Posted on : 2016-09-02 17:09 KST Modified on : 2019-10-19 20:29 KST
Mao balked at Kim’s aim to emulate the success of Ho Chi Minh and reunify Korean Peninsula
Chinese President Mao Zedong (left) and North Korean leader Kim Il-sung share a warm handshake at Mao's home in Beijing’s Zhongnanhai garden on April 18
Chinese President Mao Zedong (left) and North Korean leader Kim Il-sung share a warm handshake at Mao's home in Beijing’s Zhongnanhai garden on April 18

The image was captured at the home of Chinese President Mao Zedong in Beijing’s Zhongnanhai garden on April 18, 1975. In it, the elderly Mao and North Korean leader Kim Il-sung could be seen smiling broadly and sharing a warm handshake. But the content of their last conversation remained a mystery that had never been made public in detail before.Now East China Normal University professor Shen Zhihua has unearthed information that could give a definitive answer that question, which he shares in his new book “The Last Heavenly Dynasty: China and North Korea in the Age of Mao Zedong and Kim Il-sung,” the Mainichi Shimbun, Asahi Shimbun and other Japanese newspapers reported on Sept. 1.

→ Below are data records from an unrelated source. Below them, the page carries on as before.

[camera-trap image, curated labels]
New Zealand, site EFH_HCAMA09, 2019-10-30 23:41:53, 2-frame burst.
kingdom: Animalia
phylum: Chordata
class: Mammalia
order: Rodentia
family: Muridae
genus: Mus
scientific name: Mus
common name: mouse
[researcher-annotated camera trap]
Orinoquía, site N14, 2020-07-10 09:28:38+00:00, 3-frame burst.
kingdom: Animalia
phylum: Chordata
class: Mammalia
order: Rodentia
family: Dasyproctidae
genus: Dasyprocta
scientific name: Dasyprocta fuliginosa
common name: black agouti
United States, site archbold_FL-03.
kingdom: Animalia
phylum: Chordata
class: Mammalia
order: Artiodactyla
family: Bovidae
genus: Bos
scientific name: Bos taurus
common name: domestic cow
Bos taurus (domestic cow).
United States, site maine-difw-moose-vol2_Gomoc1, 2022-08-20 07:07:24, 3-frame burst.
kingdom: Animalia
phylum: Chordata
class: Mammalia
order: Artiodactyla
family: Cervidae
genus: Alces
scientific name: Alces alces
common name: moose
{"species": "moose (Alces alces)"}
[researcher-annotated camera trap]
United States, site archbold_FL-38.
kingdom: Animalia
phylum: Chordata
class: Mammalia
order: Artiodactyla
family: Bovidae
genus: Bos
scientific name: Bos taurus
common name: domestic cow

The meeting between Mao and Kim came at a moment of upheaval, when Ho Chi Minh had scored a decisive victory against the US in Vietnam and the Communist regime of Pol Pot was bringing down a pro-American government in nearby Cambodia.

“[The Vietnamese’s] victory is like our victory,” Kim said of the developments, attempting to communicate to Mao that he wanted to achieve a similar kind of unification by armed force on the Korean Peninsula. But Mao, who had opened the way for detente with the US following a historical 1972 visit to China by then-US President Richard Nixon, continued to sidestep the topic.

“I don’t want to discuss political matters anymore,” he finally said. The dialogue ended on a cool note after 30 minutes.

“Kim did not say at the meeting that he wanted a second Korean War, but he did address the issue within the Workers’ Party of Korea prior to his China visit,” Shen said in an interview with the Mainichi Shimbun. “It’s clear that he did think about it.”

The description of events suggested the talks ended in failure, with Mao responding coolly to Kim’s continued dreams of armed reunification.

“There has been speculation that China declined to offer support in 1975 for the armed reunification that North Korea wanted, but no specifics had ever come to light,” said Korean Peninsula expert and Keio University emeritus professor Masao Okonogi in an interview with the Mainichi Shimbun. “Kim must have come away [from the talks] with a real sense that China wouldn’t help them when it counted.”

The analysis suggests the result led to Pyongyang parting ways with Beijing for an autonomous national defense approach, which led in time to the ongoing issue of North Korea’s nuclear program.